AFRIQUE / LIBERIA - « A Monrovia, une explosion de tensions latentes, découlant d’années de violences et de frustrations » déclare un missionnaire dans la Capitale du Libéria

samedi, 30 octobre 2004

Monrovia (Agence Fides) - « Il me semble être retourné en arrière d’au moins un an, et de revivre le climat de violence et d’anarchie qui a fait rage pendant des années au Libéria », déclare à l’agence Fides, le Père Mauro Armanino, Supérieur de la Société des Missions Africaines (SMA) à Monrovia. : Des affrontements ont fait en effet 4 morts et une vingtaine de blessés. « La ville est calme, dans un silence irréel, après la proclamation du couvre-feu. Les autos ne circulent pas et l’on ne voit que les piétons dans les rues ». La ville est patrouillée par la force de d’intervention rapide, constituée de militaires irlandais des Nations-Unies, qui ont déployé dans le pays 15.000 hommes, pour vérifier le maintien de la paix, et procéder au désarment des milices. Le processus de désarmement devrait être déclaré terminé le 31 octobre.

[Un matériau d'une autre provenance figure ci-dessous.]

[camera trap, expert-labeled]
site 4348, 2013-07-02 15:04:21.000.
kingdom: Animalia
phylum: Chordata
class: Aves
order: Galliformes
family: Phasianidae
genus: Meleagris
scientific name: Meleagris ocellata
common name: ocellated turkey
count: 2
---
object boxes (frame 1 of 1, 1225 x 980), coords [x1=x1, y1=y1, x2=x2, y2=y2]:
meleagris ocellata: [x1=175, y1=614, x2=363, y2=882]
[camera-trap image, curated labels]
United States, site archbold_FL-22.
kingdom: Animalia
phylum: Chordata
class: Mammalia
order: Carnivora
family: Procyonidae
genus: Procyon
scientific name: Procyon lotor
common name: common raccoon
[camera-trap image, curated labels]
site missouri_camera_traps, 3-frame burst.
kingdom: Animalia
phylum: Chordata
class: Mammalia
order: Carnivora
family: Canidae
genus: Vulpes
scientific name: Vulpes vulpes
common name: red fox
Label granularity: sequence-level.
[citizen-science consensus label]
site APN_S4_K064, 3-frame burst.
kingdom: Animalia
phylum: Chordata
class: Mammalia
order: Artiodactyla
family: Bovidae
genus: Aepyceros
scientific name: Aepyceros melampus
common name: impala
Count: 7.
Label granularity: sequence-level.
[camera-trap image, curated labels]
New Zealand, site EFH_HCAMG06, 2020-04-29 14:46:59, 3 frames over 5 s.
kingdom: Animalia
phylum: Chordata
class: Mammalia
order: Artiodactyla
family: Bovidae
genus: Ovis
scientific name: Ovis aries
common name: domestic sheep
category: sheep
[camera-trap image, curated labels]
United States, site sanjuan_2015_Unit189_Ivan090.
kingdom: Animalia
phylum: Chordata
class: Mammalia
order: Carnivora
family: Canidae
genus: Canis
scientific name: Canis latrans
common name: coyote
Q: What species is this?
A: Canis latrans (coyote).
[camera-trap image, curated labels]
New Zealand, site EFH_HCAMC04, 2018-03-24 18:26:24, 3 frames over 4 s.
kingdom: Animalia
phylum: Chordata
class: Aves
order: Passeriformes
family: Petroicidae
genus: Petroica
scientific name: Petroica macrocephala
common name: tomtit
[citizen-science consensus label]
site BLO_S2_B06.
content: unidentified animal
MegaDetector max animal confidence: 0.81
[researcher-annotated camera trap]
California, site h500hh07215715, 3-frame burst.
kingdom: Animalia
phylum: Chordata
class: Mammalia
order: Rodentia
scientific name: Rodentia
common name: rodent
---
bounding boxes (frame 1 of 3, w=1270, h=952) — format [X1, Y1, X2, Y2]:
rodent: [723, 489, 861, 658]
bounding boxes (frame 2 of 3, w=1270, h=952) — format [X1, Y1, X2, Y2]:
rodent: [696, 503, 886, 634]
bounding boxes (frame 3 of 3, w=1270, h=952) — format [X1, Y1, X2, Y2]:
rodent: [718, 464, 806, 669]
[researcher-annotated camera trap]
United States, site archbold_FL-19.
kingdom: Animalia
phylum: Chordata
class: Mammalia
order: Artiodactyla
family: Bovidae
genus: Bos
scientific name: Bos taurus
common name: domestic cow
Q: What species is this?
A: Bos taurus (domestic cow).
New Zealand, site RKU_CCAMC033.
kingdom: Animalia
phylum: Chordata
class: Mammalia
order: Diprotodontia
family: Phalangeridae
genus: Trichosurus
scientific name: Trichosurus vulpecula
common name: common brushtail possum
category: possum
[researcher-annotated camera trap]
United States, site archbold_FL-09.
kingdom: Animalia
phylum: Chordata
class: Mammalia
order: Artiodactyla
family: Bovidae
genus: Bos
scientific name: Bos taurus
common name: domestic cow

Les affrontements ont duré du jeudi 28 octobre au vendredi 29 octobre : on a pillé et saccagé des bâtiments, dont des églises et des mosquées. « Plus qu’un affrontement religieux, je dirais qu’il s’agit de l’explosion de tensions latentes découlant d’années de violences et de frustrations » déclare le Père Armanino. Pendant la présidence de Charles Taylor, par exemple, les Mandingues qui sont pour la plupart musulmans, ont été chassés de leurs maisons, et leurs terres ont été confisquées et redistribués aux partisans fidèles du président de l’époque. Ce n’est pas par hasard que le principal groupe de guérilla qui luttait contre Taylor, les LURD (Libériens Unis pour le Rconciliation et la Démocratie), était formé en grande partie de Mandingues. A présent, ceux qui ont perdu maisons et terres, cherchent à les reprendre, et il est clair que naissent ainsi des tensions et des violences ».
« Les affrontements du 29 ont pour cause trois facteurs au moins. Le premier comme je l’ai déjà dit, vient des tensions du passé. Il y a aussi les nouveaux équilibres de pouvoir qui sont encore en phase d’établissement. Mais le facteur le plus important, ce sont les conditions de la plus grande partie de la population. Malgré cette année de trêve et la présence de nombreuses Agences des Nations-Unies, les conditions de vie des gens se sont peu améliorées. On manque de maisons, de travail, et, dans plusieurs familles, même de nourriture. En même temps, on impose un modèle de référence qui est inaccessible pour la plus grande partie des Libériens. Je donne un seul exemple. A Monrovia, on est sur le point d’ouvrir un deuxième opérateur de téléphones portables. Mais est-il vraiment possible que, dans une ville où, dans différents quartiers manquent l’eau potable et l’électricité, qu’il y ait un telle demande de portables pour créer un deuxième opérateur téléphonique ?... Les jeunes qui ont combattu durant la guerre civile voient leurs chefs s’enrichir, et ils veulent participer eux aussi au banquet, par la seule manière qu’ils connaissent, la violence », conclut le Père Armanino. (L.M.